The effective management of municipal commonage can contribute to land reform, food security, local economic development and sustainable natural resource use. Commonage land is, in many towns, the only natural resource available to poor communities.
The issue of resource utilisation in the Karoo is becoming ever more pressing, to address the question of ‘how the vast and biologically diverse, but unproductive Karoo region should be used in a country with a growing land-hungry population’ (Dean & Milton 1999:xxii). This sets the stage for an urgent inquiry into land-people interactions – particularly with reference to some kind of people-centred development – but as yet, this issue has not been confronted systematically in an interdisciplinary way.
This paper makes the following argument: Municipalities need assistance with establishing viable commonage management systems; such systems need to be based on the voluntary and committed participation by the users (that is ‘people-centred’); and this, in turn, requires an understanding of the emergent farmers’ knowledge base of the environment.

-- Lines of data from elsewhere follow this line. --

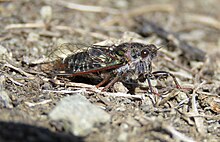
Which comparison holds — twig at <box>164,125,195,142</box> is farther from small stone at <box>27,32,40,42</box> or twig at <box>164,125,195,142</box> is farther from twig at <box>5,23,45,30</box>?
twig at <box>5,23,45,30</box>

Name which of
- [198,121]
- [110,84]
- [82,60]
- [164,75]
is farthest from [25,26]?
[198,121]

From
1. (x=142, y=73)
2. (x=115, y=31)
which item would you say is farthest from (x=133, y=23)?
(x=142, y=73)

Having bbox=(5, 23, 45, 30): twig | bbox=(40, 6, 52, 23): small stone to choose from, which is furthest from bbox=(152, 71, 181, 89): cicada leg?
bbox=(40, 6, 52, 23): small stone

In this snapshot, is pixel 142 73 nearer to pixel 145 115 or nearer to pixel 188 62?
pixel 145 115

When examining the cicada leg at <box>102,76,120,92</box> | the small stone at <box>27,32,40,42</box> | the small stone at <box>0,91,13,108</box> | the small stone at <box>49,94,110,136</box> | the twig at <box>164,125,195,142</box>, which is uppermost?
the small stone at <box>27,32,40,42</box>

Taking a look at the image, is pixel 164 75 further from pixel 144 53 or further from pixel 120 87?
pixel 120 87

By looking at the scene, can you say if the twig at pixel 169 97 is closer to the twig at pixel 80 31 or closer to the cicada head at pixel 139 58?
the cicada head at pixel 139 58
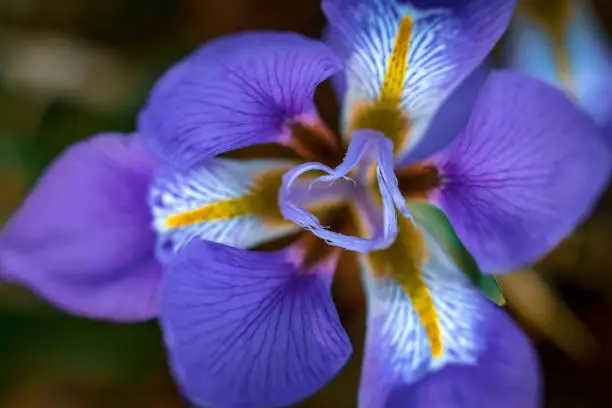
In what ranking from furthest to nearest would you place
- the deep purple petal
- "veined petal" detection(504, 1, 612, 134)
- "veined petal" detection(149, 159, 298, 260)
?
1. "veined petal" detection(504, 1, 612, 134)
2. "veined petal" detection(149, 159, 298, 260)
3. the deep purple petal

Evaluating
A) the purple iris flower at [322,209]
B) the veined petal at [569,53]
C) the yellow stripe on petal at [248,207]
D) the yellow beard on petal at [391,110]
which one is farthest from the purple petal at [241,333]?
the veined petal at [569,53]

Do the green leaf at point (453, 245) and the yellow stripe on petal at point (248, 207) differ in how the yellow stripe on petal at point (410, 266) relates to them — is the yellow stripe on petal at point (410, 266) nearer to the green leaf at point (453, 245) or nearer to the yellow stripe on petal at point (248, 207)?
the green leaf at point (453, 245)

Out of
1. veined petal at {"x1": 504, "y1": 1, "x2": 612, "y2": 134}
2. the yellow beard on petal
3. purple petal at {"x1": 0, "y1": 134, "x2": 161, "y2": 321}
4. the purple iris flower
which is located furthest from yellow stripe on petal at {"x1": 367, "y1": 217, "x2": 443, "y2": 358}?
veined petal at {"x1": 504, "y1": 1, "x2": 612, "y2": 134}

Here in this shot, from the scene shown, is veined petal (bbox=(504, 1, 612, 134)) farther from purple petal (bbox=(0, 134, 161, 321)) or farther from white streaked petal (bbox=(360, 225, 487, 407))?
purple petal (bbox=(0, 134, 161, 321))

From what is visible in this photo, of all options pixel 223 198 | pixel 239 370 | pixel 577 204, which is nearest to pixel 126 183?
pixel 223 198

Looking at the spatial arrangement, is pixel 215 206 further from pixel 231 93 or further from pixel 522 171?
pixel 522 171

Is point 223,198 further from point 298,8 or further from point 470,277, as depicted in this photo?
point 298,8
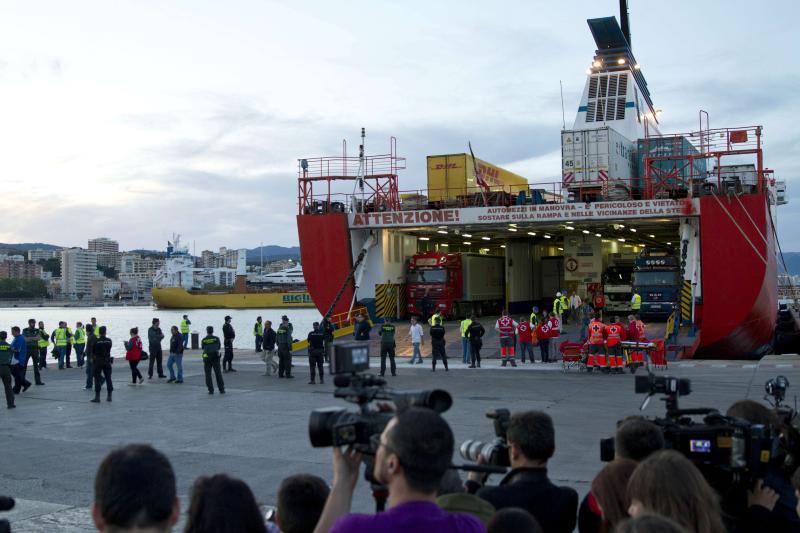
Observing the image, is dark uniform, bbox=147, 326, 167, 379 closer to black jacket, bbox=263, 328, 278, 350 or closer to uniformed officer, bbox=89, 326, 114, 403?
black jacket, bbox=263, 328, 278, 350

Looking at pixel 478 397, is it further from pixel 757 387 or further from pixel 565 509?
pixel 565 509

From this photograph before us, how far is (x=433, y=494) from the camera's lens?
302 centimetres

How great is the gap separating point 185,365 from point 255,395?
31.4 feet

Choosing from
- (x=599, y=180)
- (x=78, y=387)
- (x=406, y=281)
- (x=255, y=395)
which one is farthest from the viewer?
(x=406, y=281)

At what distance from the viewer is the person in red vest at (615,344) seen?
71.3 feet

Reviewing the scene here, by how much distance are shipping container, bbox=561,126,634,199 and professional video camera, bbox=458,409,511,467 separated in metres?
28.4

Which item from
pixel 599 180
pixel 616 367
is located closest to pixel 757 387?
pixel 616 367

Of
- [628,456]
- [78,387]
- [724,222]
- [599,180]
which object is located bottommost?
[78,387]

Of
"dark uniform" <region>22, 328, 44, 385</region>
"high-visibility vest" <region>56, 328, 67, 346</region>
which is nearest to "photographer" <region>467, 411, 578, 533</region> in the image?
"dark uniform" <region>22, 328, 44, 385</region>

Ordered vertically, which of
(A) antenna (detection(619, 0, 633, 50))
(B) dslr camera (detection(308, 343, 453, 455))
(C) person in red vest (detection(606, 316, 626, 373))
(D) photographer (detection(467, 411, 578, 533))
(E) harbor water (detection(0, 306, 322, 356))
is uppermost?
(A) antenna (detection(619, 0, 633, 50))

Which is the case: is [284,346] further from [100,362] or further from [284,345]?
[100,362]

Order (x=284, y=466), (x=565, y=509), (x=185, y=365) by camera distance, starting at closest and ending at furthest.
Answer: (x=565, y=509) < (x=284, y=466) < (x=185, y=365)

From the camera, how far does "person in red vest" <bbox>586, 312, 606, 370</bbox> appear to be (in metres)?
21.9

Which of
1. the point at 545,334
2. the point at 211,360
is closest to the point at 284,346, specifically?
the point at 211,360
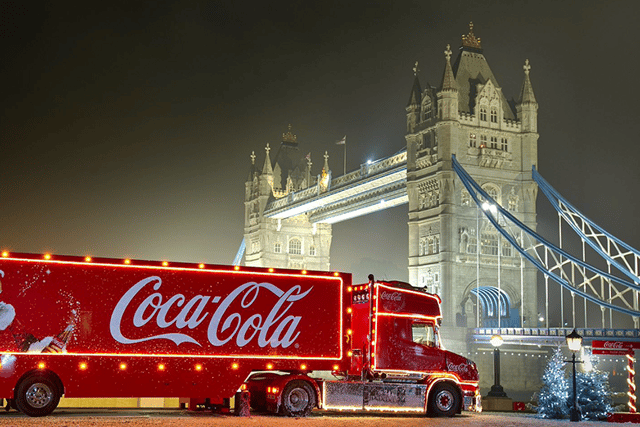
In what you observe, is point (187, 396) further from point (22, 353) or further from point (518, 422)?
point (518, 422)

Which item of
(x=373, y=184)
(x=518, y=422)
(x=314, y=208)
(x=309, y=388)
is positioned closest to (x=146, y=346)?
(x=309, y=388)

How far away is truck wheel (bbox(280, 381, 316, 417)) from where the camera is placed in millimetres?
20562

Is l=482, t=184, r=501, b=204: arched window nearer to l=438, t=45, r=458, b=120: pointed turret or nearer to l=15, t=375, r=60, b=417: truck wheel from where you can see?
l=438, t=45, r=458, b=120: pointed turret

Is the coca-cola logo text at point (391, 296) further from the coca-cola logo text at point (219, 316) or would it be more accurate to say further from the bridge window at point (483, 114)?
the bridge window at point (483, 114)

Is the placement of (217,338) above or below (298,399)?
above

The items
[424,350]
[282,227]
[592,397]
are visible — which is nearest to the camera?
[424,350]

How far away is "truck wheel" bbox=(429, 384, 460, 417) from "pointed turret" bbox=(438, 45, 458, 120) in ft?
142

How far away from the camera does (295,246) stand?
104688 mm

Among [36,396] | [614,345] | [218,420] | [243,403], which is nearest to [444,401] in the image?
[243,403]

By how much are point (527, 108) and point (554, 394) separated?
45.1 meters

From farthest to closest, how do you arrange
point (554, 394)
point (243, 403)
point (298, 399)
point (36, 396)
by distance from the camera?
1. point (554, 394)
2. point (298, 399)
3. point (243, 403)
4. point (36, 396)

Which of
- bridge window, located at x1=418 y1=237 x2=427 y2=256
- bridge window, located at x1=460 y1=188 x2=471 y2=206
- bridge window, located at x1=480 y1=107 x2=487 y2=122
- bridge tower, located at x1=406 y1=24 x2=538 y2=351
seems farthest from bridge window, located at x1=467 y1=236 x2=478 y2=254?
bridge window, located at x1=480 y1=107 x2=487 y2=122

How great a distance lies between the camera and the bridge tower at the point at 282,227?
10331 cm

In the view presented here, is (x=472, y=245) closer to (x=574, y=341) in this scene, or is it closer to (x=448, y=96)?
(x=448, y=96)
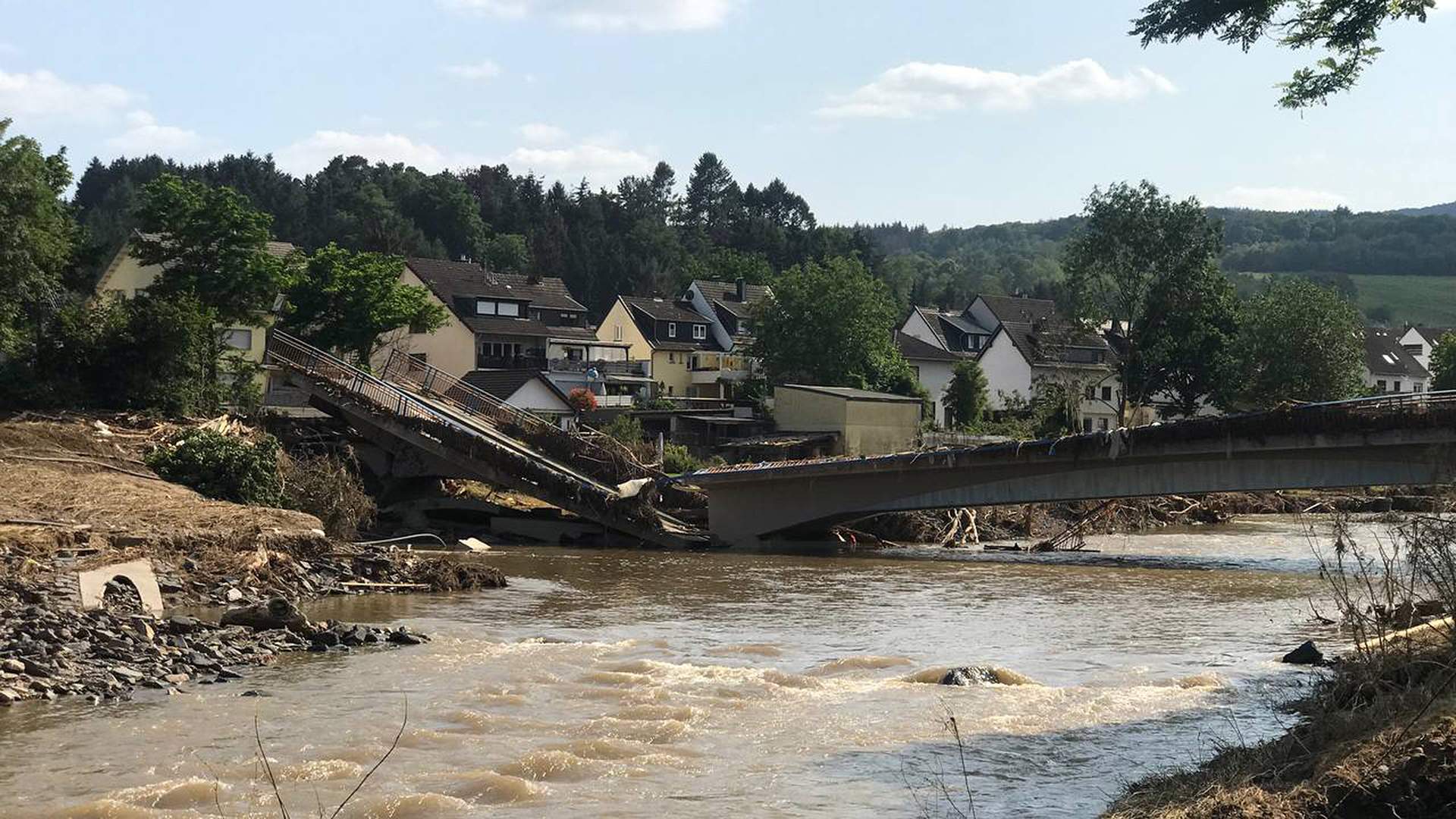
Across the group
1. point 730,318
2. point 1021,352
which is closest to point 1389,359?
point 1021,352

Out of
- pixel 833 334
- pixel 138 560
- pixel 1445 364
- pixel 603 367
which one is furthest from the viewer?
pixel 1445 364

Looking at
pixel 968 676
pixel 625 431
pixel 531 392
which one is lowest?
pixel 968 676

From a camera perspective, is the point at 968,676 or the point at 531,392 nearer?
the point at 968,676

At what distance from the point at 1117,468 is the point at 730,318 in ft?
198

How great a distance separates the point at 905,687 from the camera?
1842cm

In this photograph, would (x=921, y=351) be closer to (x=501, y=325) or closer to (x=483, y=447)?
(x=501, y=325)

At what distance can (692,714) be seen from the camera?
1642cm

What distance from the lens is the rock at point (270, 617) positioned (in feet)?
68.1

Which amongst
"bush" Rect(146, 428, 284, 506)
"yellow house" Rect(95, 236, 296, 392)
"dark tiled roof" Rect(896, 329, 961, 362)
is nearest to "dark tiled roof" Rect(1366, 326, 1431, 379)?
"dark tiled roof" Rect(896, 329, 961, 362)

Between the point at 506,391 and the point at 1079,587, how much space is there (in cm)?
3877

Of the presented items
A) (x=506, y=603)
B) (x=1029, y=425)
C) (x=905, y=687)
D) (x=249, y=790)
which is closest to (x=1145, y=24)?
(x=905, y=687)

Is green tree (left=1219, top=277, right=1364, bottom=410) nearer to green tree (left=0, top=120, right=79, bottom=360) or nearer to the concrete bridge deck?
the concrete bridge deck

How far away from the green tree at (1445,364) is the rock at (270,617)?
87.6m

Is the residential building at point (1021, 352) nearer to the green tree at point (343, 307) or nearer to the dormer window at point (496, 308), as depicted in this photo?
the dormer window at point (496, 308)
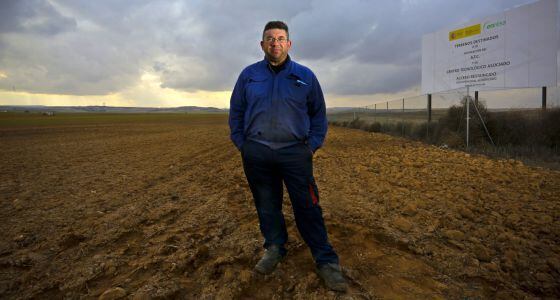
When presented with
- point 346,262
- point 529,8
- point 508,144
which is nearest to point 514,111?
point 508,144

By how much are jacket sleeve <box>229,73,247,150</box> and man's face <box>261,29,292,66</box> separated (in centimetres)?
→ 31

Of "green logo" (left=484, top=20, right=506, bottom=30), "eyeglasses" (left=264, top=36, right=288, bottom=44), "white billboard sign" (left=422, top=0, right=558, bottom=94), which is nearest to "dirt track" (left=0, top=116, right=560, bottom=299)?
"eyeglasses" (left=264, top=36, right=288, bottom=44)

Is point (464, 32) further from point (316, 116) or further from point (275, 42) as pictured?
point (275, 42)

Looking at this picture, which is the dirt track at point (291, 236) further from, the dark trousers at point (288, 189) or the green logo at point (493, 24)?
the green logo at point (493, 24)

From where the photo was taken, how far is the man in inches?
107

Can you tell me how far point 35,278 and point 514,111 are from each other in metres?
12.9

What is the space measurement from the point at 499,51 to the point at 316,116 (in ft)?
40.0

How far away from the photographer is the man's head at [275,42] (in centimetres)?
273

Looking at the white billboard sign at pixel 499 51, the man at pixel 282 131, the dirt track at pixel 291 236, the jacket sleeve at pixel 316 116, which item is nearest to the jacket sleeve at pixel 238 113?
the man at pixel 282 131

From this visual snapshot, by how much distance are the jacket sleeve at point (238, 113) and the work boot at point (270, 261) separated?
0.88 m

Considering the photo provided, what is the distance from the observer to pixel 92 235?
162 inches

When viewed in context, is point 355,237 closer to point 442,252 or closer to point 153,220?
point 442,252

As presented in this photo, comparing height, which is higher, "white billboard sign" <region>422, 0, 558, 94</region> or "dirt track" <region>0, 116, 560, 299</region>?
"white billboard sign" <region>422, 0, 558, 94</region>

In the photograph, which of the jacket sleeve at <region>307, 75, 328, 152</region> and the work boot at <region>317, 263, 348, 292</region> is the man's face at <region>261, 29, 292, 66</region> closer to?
the jacket sleeve at <region>307, 75, 328, 152</region>
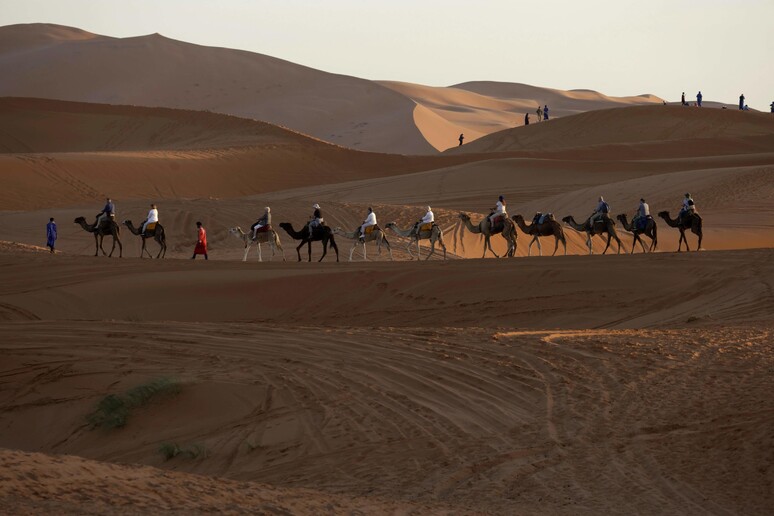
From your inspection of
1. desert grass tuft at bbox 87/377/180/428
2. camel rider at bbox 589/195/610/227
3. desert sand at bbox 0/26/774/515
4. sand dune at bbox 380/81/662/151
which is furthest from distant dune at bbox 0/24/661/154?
desert grass tuft at bbox 87/377/180/428

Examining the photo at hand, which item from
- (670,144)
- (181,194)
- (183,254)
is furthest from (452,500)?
(670,144)

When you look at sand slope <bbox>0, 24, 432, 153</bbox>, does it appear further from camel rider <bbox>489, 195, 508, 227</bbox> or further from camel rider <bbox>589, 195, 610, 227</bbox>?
camel rider <bbox>489, 195, 508, 227</bbox>

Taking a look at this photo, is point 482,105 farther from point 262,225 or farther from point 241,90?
point 262,225

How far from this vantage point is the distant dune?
10650 centimetres

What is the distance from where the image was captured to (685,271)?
22953mm

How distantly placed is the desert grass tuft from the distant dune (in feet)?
276

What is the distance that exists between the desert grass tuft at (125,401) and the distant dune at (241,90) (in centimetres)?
8412

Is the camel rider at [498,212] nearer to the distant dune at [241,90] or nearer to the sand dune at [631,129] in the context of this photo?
the sand dune at [631,129]

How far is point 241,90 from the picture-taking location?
118812mm

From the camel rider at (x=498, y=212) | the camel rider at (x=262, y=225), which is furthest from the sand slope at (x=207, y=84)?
the camel rider at (x=262, y=225)

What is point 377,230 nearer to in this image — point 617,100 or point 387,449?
point 387,449

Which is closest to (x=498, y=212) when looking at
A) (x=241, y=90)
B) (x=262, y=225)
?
(x=262, y=225)

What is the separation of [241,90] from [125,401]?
358 ft

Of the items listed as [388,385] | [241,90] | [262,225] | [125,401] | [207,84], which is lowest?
[125,401]
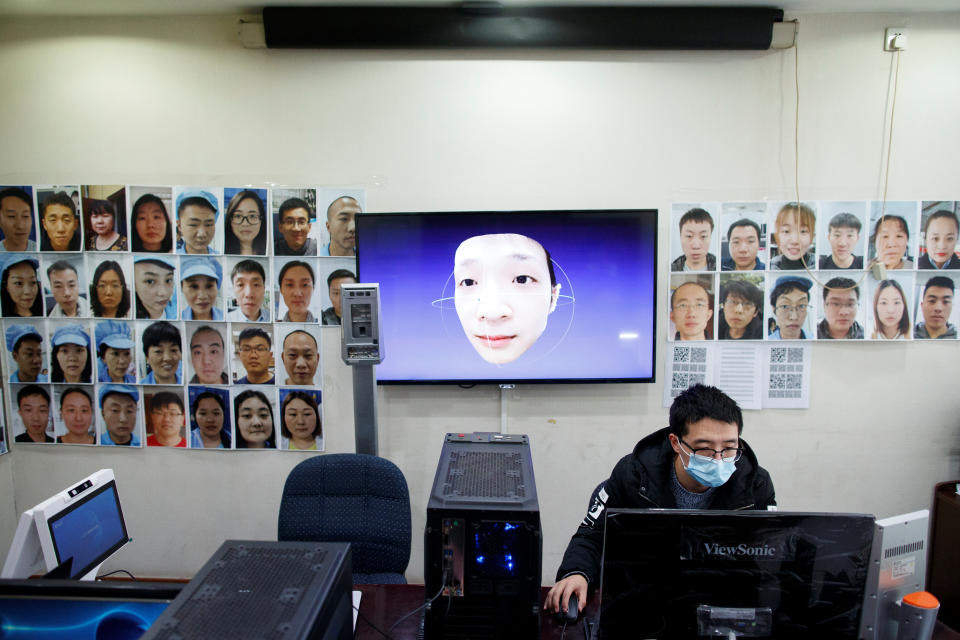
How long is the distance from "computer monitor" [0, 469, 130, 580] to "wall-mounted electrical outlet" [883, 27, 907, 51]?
12.2ft

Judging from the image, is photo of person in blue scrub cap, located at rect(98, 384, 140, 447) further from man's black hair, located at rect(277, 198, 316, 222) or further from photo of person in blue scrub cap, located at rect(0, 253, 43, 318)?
man's black hair, located at rect(277, 198, 316, 222)

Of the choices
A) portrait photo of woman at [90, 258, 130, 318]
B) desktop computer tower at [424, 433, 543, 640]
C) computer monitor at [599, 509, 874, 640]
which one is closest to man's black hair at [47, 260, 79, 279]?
portrait photo of woman at [90, 258, 130, 318]

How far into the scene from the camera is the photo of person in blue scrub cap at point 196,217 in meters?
2.49

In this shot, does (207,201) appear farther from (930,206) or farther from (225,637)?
(930,206)

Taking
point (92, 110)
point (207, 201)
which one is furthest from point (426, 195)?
point (92, 110)
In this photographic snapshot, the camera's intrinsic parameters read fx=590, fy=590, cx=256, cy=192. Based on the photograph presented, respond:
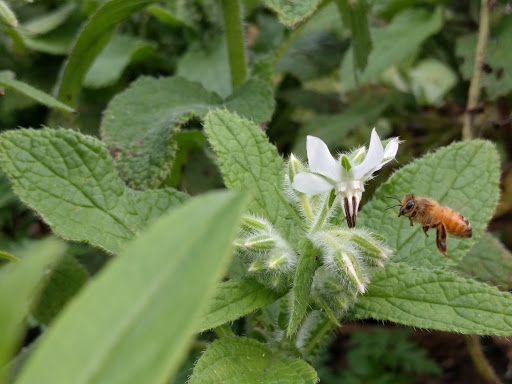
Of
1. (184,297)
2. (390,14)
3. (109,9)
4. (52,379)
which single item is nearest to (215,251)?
(184,297)

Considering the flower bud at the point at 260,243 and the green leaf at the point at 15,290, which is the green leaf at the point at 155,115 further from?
the green leaf at the point at 15,290

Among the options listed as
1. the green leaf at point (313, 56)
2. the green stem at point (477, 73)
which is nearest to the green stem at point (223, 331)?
the green stem at point (477, 73)

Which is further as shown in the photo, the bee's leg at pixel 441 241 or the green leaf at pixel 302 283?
the bee's leg at pixel 441 241

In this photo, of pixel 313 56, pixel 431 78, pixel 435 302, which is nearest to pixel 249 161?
pixel 435 302

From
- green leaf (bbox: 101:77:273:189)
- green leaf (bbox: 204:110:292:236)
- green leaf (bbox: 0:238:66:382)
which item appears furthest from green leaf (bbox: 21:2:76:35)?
green leaf (bbox: 0:238:66:382)

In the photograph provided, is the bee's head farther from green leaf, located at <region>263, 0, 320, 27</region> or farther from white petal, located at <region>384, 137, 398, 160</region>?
green leaf, located at <region>263, 0, 320, 27</region>

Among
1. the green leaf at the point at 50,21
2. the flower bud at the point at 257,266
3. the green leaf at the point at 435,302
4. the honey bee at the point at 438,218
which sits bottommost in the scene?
the green leaf at the point at 435,302

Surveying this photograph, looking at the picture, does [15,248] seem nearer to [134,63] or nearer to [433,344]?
[134,63]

This paper considers the prospects for commonage use in the arid areas of South Africa, notably the Nama-Karoo, or non-succulent Karoo, characterised by small shrubs and grass species. This geographic area should be differentiated from the Succulent Karoo of the Namaqualand and southern Cape areas, which have different rainfall and vegetative patterns. The Nama Karoo is the northern part of the Karoo, and is the largest biome in South Africa. It is characterised by low and variable rainfall, mainly in the summer months. It stretches up to the southern Free State. This geographical demarcation is also significant because of its land tenure characteristics. The phenomenon of ‘commonage’ in the Nama-Karoo area refers to municipally-owned land, whose
overriding purpose has been for the use of urban residents.